Work required ▸ Only an exact copy of the lines beginning at the one that contains "HDRATAZIONE" and ending at the last line of the records below counts as the answer.

*** Opening Data extracts ***

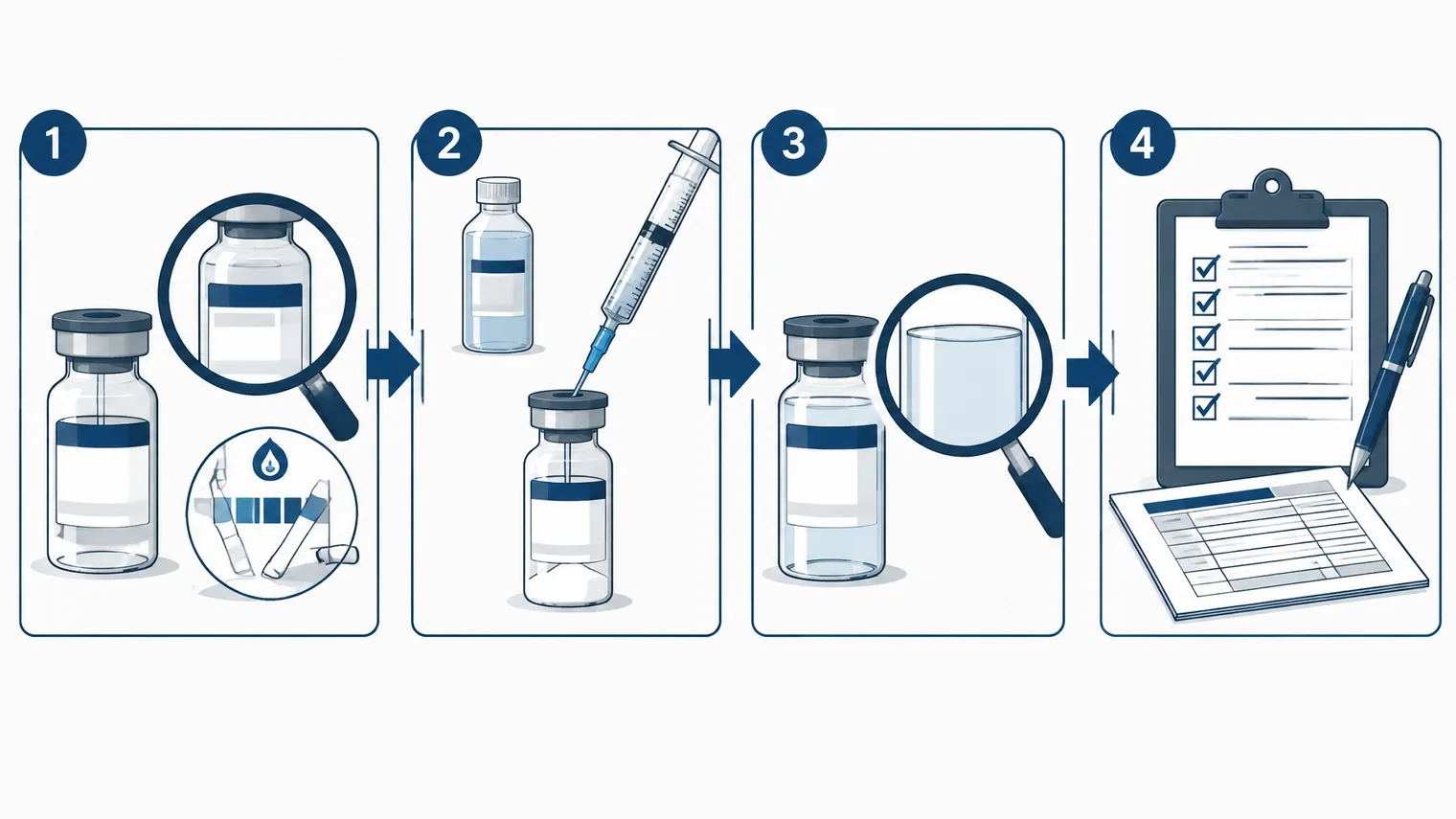 1

2

3

4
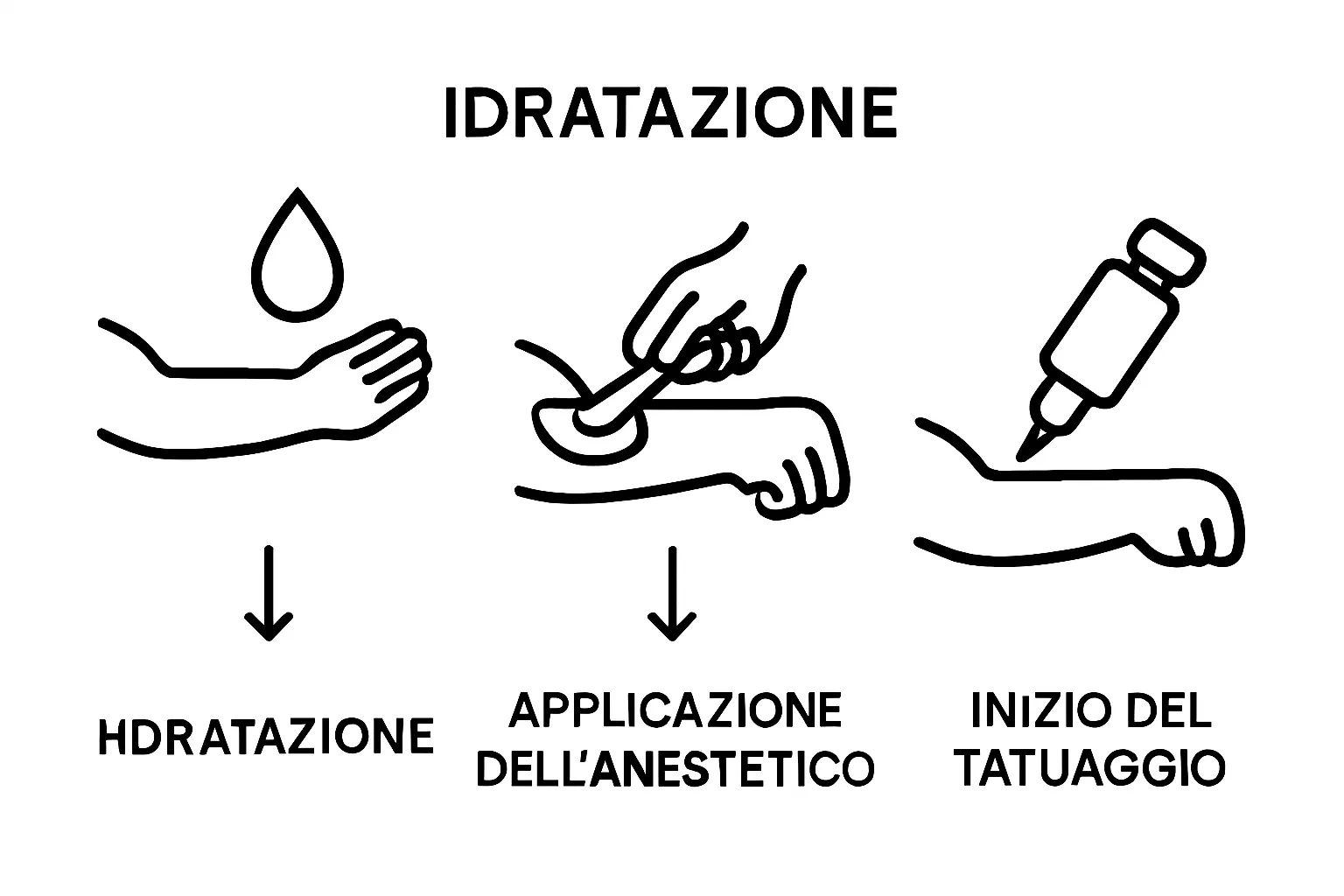 IDRATAZIONE

HDRATAZIONE

APPLICAZIONE DELL'ANESTETICO

INIZIO DEL TATUAGGIO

*** Closing Data extracts ***

Your response ▸
HDRATAZIONE

APPLICAZIONE DELL'ANESTETICO

INIZIO DEL TATUAGGIO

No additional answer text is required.